Text extract
-*-

In various embodiments the delay rules process may change without departing from the scope of the present subject matter. For instance, in one embodiment, one or more pointers are shifted a plurality of coefficient positions when a current CL differs from a previous CL. The amount of pointer shift may vary depending on whether the location CL is greater or lesser than its previous position. For instance, the loop may be programmed to shift upward two positions, but shift downward only one at a time. Other variables may be employed to determine the amount of coefficient position shift without departing from the teachings of the present subject matter.
In one embodiment, the adaptive bulk delay process is initiated with a nominal bulk delay for the first iteration of the process. Other approaches may be used to initiate the process without departing from the scope of the present subject matter.
One embodiment of the delay rules module includes a peak detector for detecting a coefficient of maximal power. In one embodiment, the coefficients are being compared rather than an absolute value of the sum.
One embodiment of a hearing assistance system includes, but is not limited to a digital hearing aid. In the hearing aid application, sound processor 140 includes signal processing found in hearing aids. The present system provides ongoing improvement of adaptive bulk delay for a variety of hearing aid applications and environments. For instance, adjustment of bulk delay improves feedback canceller performance after a hearing aid changes position in the user's ear, because a change in position also changes the acoustic feedback path of the hearing aid. Also, the hearing aid acoustic feedback path may change when a user places a telephone against his or her ear or when a hat is placed or removed on the user's head. Other factors changing the acoustic feedback path may be encountered and the present system provides a way of adapting to such changes while the hearing aid user is using his or her hearing aid. The present system does not require a special step of re-initializing the hearing aid or another setup procedure to correct for changes in the acoustic feedback path. Other hearing assistance systems may employ the present subject matter without departing from the scope of the present disclosure.

-*-

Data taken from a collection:
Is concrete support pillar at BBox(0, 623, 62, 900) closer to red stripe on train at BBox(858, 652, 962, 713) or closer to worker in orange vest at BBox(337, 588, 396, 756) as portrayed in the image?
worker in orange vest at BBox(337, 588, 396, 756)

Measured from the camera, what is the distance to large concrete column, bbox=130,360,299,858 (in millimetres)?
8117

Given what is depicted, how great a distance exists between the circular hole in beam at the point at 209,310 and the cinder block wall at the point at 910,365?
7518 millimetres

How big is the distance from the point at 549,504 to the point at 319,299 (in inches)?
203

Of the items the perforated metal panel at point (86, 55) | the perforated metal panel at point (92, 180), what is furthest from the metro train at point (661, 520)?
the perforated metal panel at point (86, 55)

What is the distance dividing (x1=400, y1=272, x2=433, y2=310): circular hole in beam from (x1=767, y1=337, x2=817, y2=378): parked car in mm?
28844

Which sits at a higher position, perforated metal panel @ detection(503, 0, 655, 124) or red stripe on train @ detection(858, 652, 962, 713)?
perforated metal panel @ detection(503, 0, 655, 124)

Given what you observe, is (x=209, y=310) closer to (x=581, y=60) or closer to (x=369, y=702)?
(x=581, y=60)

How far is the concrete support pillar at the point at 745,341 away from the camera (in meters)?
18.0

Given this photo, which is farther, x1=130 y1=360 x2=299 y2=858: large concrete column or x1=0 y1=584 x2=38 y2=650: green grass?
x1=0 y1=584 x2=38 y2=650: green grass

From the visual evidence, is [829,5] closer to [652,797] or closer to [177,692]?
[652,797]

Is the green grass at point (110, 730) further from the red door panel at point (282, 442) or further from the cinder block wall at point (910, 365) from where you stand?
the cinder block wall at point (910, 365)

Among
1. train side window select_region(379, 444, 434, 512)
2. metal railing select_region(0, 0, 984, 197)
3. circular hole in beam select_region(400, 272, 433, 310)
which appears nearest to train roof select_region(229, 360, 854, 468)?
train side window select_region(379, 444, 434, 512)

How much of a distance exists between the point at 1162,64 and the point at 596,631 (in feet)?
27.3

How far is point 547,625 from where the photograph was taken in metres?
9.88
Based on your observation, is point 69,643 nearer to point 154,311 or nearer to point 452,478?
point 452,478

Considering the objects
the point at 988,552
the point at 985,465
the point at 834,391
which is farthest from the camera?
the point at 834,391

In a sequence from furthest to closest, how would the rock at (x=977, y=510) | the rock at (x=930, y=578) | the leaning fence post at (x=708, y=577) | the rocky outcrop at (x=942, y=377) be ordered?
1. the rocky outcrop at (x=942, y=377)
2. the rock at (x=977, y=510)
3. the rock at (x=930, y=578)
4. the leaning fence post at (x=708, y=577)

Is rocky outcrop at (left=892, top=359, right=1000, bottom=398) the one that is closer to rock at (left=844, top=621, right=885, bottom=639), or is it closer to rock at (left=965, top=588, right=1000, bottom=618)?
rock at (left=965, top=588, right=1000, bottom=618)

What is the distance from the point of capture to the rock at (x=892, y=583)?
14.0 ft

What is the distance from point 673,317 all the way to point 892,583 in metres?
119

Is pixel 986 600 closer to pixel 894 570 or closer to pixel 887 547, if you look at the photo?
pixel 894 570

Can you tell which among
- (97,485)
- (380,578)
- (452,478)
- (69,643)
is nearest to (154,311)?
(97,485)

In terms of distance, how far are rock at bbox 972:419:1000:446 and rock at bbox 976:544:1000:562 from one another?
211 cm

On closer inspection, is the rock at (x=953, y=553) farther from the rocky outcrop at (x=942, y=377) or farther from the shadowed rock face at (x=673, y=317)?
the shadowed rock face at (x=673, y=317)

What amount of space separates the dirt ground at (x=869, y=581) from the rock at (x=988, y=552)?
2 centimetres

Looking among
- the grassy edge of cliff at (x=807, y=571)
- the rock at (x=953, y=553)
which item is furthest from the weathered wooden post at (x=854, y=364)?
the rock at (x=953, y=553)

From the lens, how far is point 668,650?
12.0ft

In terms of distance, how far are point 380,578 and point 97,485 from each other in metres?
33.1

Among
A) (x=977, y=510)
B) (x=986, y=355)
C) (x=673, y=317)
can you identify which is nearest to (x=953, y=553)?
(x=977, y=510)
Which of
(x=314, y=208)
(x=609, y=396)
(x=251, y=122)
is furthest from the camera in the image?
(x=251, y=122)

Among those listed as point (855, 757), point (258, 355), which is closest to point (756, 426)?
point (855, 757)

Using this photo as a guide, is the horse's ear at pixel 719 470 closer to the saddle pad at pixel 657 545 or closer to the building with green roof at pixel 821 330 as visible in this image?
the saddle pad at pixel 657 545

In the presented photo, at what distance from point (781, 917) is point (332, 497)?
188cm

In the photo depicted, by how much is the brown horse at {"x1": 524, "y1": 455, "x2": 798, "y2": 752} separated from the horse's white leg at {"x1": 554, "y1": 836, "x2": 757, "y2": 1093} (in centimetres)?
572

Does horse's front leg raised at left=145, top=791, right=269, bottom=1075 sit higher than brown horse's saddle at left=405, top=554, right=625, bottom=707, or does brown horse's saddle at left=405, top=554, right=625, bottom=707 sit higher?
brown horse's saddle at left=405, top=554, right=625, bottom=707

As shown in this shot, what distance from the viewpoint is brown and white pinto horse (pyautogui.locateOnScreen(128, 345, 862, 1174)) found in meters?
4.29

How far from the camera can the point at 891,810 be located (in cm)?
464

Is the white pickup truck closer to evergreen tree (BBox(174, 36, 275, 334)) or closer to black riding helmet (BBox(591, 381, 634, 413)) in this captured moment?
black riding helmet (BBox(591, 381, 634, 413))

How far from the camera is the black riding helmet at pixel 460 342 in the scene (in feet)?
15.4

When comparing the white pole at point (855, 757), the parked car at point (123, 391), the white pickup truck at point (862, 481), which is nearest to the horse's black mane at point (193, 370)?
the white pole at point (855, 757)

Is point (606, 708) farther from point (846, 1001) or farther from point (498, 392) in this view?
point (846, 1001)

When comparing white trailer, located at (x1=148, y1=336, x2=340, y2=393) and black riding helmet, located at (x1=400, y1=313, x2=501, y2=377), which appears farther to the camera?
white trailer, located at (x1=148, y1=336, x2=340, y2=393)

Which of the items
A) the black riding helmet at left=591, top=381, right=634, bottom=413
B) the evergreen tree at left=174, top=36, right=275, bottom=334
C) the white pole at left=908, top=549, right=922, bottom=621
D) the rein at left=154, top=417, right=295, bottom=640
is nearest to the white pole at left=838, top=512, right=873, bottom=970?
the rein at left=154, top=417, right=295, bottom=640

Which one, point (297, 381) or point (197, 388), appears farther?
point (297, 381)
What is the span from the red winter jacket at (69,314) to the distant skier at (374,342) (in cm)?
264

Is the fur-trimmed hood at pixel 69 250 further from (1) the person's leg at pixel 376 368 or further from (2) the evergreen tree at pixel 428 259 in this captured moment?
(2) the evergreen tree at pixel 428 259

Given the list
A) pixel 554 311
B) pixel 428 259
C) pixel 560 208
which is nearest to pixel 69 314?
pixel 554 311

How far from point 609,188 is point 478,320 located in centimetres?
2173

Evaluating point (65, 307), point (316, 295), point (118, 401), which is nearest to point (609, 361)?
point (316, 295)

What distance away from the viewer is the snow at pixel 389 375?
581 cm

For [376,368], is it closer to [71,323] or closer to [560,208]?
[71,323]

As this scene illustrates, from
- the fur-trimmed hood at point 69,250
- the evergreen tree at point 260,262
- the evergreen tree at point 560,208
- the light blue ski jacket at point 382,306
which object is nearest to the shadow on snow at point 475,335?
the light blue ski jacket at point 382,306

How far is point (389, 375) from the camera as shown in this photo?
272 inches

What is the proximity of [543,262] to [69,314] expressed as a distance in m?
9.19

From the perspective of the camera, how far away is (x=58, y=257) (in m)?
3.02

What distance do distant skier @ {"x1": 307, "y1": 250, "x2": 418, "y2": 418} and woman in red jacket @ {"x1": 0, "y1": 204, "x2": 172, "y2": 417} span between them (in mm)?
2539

-*-

What to do
A) According to the passage on adaptive bulk delay, what does one embodiment of the delay rules module include?
B) Extend the passage on adaptive bulk delay in hearing aids, picking up after its last sentence.

Results of the exercise
A) A peak detector for detecting a coefficient of maximal power.

B)
The adaptive filter processes described herein are intended to demonstrate some ways of applying the adaptive bulk delay system set forth and other adaptive filter processes and implementations are possible without departing from the scope of the present subject matter. Although FIR filter examples are demonstrated herein, the adaptive bulk delay process will work with other filter designs, including, but not limited to infinite impulse response (IIR) filters. Thus, the examples herein are not intended in a limiting or exhaustive sense.
Among other things, the present system provides an improved method and apparatus for adapting bulk delay as the method for updating the coefficients is not restricted to an initialization procedure and does not require a special measurement mode. In varying embodiments, the update loop is programmable for varying applications. In various embodiments, the present system provides a real time update of bulk delay for a hearing assistance system.
It is understood that embodiments are provided herein which include sound processor 140, however, the adaptive bulk delay provided herein does not require any particular sound processor 140. If sound processor 140 were removed, effectively making signal 124 equal to signal 144, then the adaptive bulk delay described herein would operate on the unprocessed signal to produce an acoustic feedback estimate with adaptive bulk delay, as provided herein.
It is understood that the embodiments provided herein may be implemented in hardware, software, firmware, and combinations thereof. It is understood that hybrid implementations may be employed which change the signal flows and data processing without departing from the scope of the present application. Furthermore, the number of memory locations and positioning of coefficients can be changed without departing from the scope of the present teachings.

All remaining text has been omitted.